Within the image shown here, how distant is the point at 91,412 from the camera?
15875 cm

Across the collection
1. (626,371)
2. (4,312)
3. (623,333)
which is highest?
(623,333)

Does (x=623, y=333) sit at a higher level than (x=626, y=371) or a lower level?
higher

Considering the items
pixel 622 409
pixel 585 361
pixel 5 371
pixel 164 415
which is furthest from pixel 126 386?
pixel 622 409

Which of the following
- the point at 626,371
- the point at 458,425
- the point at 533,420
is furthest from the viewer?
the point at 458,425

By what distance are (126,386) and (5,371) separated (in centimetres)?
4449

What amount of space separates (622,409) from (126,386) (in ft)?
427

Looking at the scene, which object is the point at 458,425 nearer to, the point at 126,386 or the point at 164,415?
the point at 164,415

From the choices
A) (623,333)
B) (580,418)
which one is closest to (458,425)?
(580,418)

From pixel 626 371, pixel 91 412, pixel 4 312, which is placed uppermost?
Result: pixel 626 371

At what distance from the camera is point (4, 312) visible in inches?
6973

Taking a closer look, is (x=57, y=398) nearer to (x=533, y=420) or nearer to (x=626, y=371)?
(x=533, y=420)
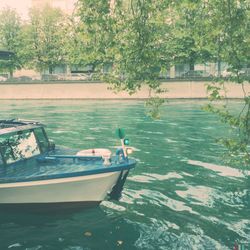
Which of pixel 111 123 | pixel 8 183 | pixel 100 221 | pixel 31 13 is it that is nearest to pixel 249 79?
pixel 100 221

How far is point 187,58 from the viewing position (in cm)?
6344

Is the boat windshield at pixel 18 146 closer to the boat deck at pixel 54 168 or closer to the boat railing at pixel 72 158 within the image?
the boat deck at pixel 54 168

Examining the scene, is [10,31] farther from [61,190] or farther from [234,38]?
[234,38]

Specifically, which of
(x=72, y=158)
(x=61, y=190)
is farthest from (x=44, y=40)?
(x=61, y=190)

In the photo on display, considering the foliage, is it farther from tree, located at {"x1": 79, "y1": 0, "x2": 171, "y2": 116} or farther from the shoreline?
the shoreline

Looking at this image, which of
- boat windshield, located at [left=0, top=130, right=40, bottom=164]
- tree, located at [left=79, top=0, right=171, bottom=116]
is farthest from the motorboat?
tree, located at [left=79, top=0, right=171, bottom=116]

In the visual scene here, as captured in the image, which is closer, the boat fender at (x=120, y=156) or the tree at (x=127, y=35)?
the tree at (x=127, y=35)

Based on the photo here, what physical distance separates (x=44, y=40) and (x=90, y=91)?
59.1 feet

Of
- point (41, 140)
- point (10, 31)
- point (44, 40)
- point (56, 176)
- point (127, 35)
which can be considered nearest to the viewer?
point (127, 35)

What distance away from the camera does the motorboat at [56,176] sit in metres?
12.0

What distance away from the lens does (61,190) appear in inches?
485

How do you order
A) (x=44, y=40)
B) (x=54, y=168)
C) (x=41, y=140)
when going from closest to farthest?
(x=54, y=168) < (x=41, y=140) < (x=44, y=40)

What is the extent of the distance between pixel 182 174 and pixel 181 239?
21.8ft

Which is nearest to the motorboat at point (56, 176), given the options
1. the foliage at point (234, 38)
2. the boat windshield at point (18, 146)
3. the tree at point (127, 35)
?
the boat windshield at point (18, 146)
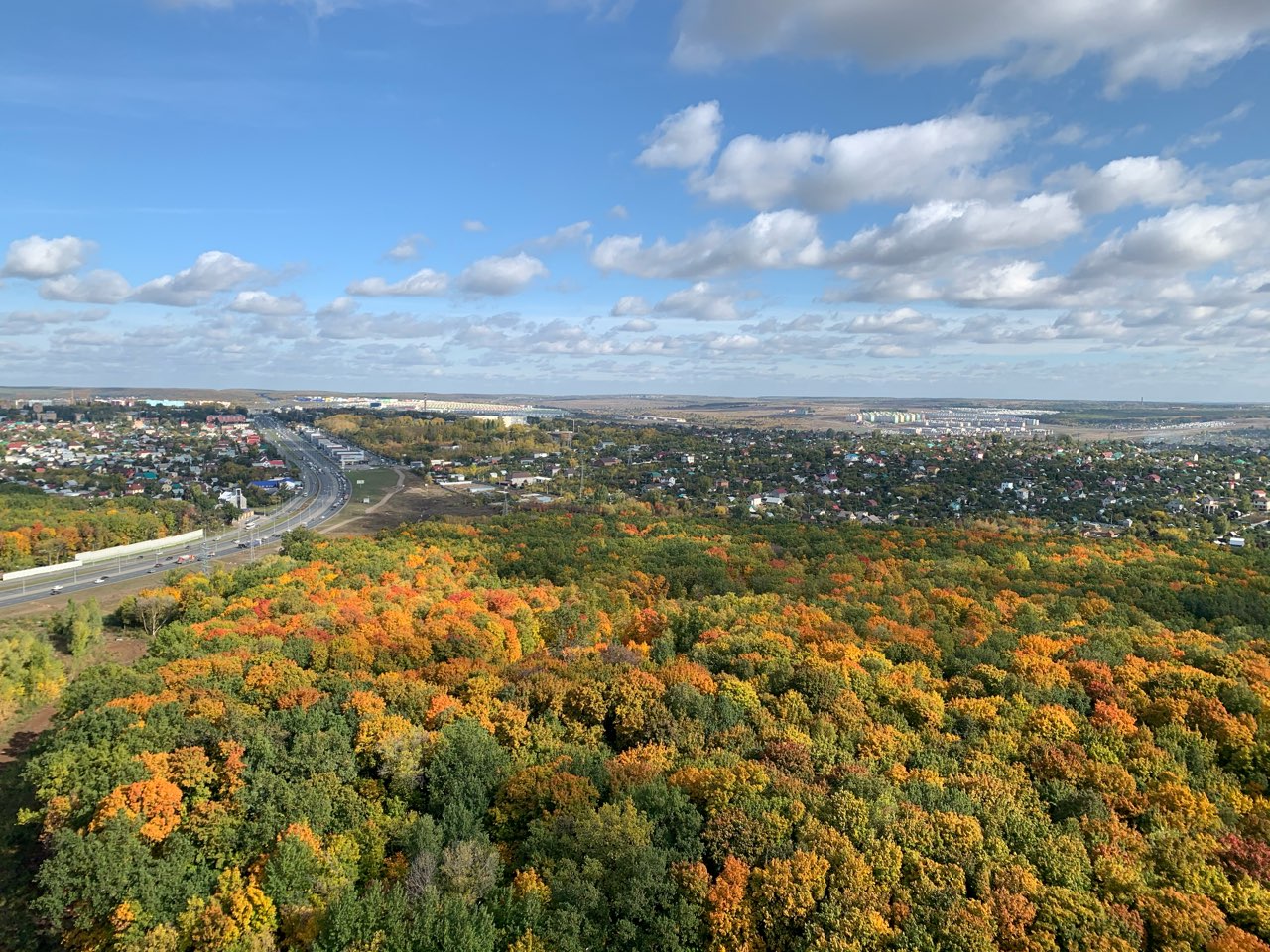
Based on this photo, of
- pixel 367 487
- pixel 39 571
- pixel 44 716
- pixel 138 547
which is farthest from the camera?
pixel 367 487

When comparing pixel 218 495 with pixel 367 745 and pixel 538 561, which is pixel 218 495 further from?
pixel 367 745

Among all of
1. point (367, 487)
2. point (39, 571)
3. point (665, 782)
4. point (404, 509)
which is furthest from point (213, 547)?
point (665, 782)

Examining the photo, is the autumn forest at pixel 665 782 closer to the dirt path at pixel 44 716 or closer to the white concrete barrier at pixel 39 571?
the dirt path at pixel 44 716

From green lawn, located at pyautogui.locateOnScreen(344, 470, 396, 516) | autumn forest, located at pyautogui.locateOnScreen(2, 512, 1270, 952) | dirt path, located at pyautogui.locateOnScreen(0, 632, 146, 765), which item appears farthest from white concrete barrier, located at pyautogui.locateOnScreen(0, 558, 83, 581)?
autumn forest, located at pyautogui.locateOnScreen(2, 512, 1270, 952)

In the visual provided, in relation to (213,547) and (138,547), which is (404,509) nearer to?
(213,547)

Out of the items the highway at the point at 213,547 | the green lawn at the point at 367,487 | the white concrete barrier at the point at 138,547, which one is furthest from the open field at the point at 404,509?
the white concrete barrier at the point at 138,547

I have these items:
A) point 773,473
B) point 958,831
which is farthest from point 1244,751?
point 773,473
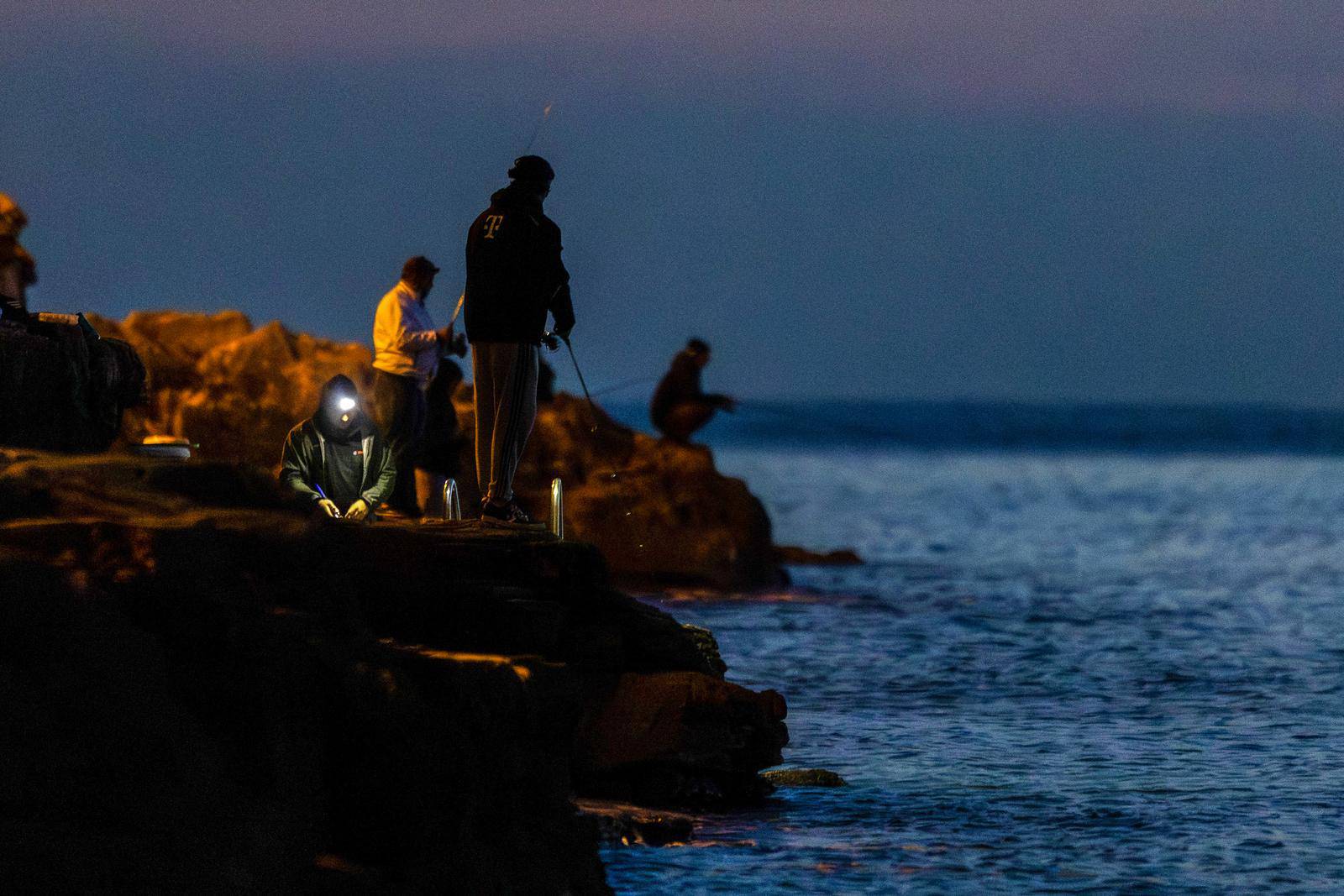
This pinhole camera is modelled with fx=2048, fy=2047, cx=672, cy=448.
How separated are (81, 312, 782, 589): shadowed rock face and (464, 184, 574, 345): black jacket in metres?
9.81

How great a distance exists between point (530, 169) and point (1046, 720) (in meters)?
6.02

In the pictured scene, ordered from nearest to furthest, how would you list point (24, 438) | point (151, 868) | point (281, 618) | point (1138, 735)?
point (151, 868), point (281, 618), point (24, 438), point (1138, 735)

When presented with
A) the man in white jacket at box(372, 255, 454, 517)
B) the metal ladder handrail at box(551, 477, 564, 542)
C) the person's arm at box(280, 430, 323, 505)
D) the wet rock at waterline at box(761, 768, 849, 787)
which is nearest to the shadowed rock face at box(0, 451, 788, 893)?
the metal ladder handrail at box(551, 477, 564, 542)

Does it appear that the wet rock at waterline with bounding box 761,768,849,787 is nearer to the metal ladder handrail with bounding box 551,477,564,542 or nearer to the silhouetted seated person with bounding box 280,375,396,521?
the metal ladder handrail with bounding box 551,477,564,542

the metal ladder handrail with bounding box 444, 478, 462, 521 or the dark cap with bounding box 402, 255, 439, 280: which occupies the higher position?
the dark cap with bounding box 402, 255, 439, 280

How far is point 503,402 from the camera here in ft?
29.0

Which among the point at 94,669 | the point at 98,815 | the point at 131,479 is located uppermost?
the point at 131,479

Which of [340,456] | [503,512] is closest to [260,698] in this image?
[503,512]

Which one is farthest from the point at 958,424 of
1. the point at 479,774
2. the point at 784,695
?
the point at 479,774

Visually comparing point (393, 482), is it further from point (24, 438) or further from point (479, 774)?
point (479, 774)

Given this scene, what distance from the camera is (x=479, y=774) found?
6824 mm

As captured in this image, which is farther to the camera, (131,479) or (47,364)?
(47,364)

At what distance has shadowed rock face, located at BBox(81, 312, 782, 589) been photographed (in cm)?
1920

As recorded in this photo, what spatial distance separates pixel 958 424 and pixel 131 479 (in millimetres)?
101187
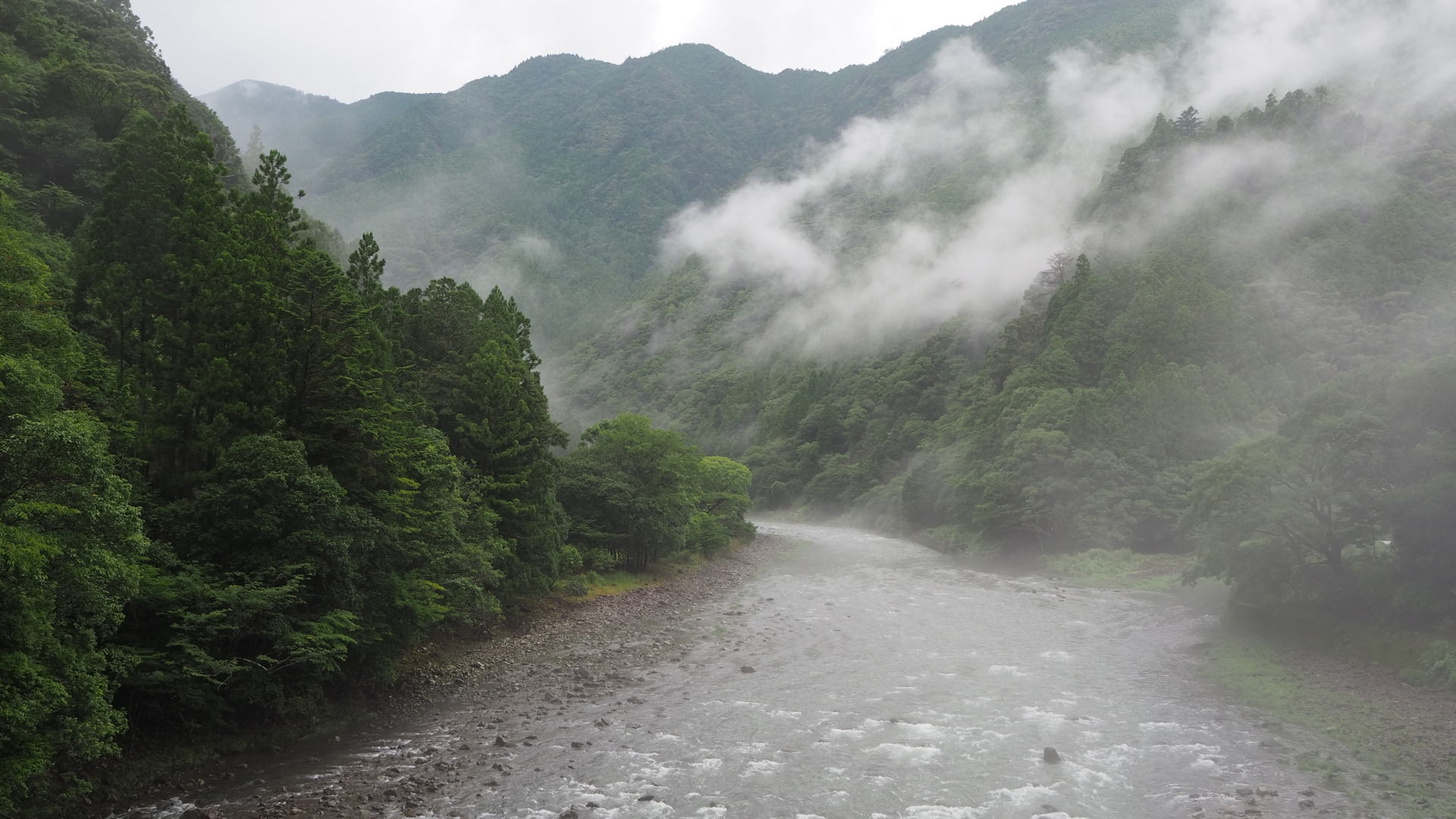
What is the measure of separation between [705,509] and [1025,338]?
64942mm

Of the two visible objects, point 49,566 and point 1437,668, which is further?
point 1437,668

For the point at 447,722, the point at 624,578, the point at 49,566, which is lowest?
the point at 447,722

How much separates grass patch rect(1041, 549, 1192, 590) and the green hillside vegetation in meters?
2.59

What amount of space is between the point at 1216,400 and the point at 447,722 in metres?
80.8

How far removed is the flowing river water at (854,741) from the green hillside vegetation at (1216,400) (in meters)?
7.90

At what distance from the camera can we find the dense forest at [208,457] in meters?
15.7

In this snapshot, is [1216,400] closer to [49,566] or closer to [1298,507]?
[1298,507]

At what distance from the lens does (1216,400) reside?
275 feet

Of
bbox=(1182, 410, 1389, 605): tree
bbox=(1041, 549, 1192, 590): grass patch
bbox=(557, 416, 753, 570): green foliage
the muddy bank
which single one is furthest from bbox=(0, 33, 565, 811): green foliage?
bbox=(1041, 549, 1192, 590): grass patch

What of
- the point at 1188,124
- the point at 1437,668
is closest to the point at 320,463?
the point at 1437,668

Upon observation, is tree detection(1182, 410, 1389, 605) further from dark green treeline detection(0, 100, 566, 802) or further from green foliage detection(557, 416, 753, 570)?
dark green treeline detection(0, 100, 566, 802)

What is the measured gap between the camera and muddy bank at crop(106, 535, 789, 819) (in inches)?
797

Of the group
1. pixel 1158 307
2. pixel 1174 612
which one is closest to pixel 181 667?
pixel 1174 612

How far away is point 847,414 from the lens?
16225 centimetres
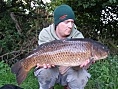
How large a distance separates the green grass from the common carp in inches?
29.3

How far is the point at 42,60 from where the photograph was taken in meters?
3.35

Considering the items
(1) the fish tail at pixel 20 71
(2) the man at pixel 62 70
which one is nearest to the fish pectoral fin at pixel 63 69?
(2) the man at pixel 62 70

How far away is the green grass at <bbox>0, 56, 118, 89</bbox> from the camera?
14.1 feet

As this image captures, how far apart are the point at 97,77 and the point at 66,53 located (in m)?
1.33

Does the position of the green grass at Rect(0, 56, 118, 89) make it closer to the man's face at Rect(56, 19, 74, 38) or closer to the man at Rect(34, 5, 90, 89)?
the man at Rect(34, 5, 90, 89)

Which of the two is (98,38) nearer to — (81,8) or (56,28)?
(81,8)

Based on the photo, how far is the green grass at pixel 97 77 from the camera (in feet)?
14.1

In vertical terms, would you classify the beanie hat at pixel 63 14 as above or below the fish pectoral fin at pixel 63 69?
above

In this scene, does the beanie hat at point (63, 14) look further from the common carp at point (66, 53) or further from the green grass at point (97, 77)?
the green grass at point (97, 77)

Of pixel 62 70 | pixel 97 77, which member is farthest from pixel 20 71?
pixel 97 77

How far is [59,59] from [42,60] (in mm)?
164

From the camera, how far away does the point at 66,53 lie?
3328 millimetres

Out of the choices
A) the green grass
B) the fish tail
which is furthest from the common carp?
the green grass

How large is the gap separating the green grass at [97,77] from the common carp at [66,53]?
0.75 meters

* **GOAL OF THE EXERCISE**: Locate "As this image" in the material, then quote the line that contains it and all lines after it through the final one.

* **FINISHED EXERCISE**:
As this image captures, how far apart are the point at 97,77 and the point at 66,53 located (in m)?
1.33

Does the position of the green grass at Rect(0, 56, 118, 89) make it closer to the man's face at Rect(56, 19, 74, 38) or closer to the man at Rect(34, 5, 90, 89)?
the man at Rect(34, 5, 90, 89)

Which of the two is (98,38) nearer to — (81,8) or (56,28)?
(81,8)

Based on the photo, how far is the green grass at pixel 97 77 from the camera (in feet)?
14.1

In vertical terms, would you classify the beanie hat at pixel 63 14 as above or below the fish pectoral fin at pixel 63 69?
above

In this scene, does the beanie hat at point (63, 14) look further from the common carp at point (66, 53) or further from the green grass at point (97, 77)?
the green grass at point (97, 77)

Of pixel 62 70 | pixel 97 77, which member is farthest from pixel 20 71?
pixel 97 77

How far is [59,59] from [42,60] (in mm)?
164

From the camera, how far away does the point at 66,53 lie?
3328 millimetres

Out of the choices
A) the green grass
B) the fish tail
which is furthest from the common carp?
the green grass

How large is the gap separating the green grass at [97,77] from the common carp at [66,53]?
0.75 meters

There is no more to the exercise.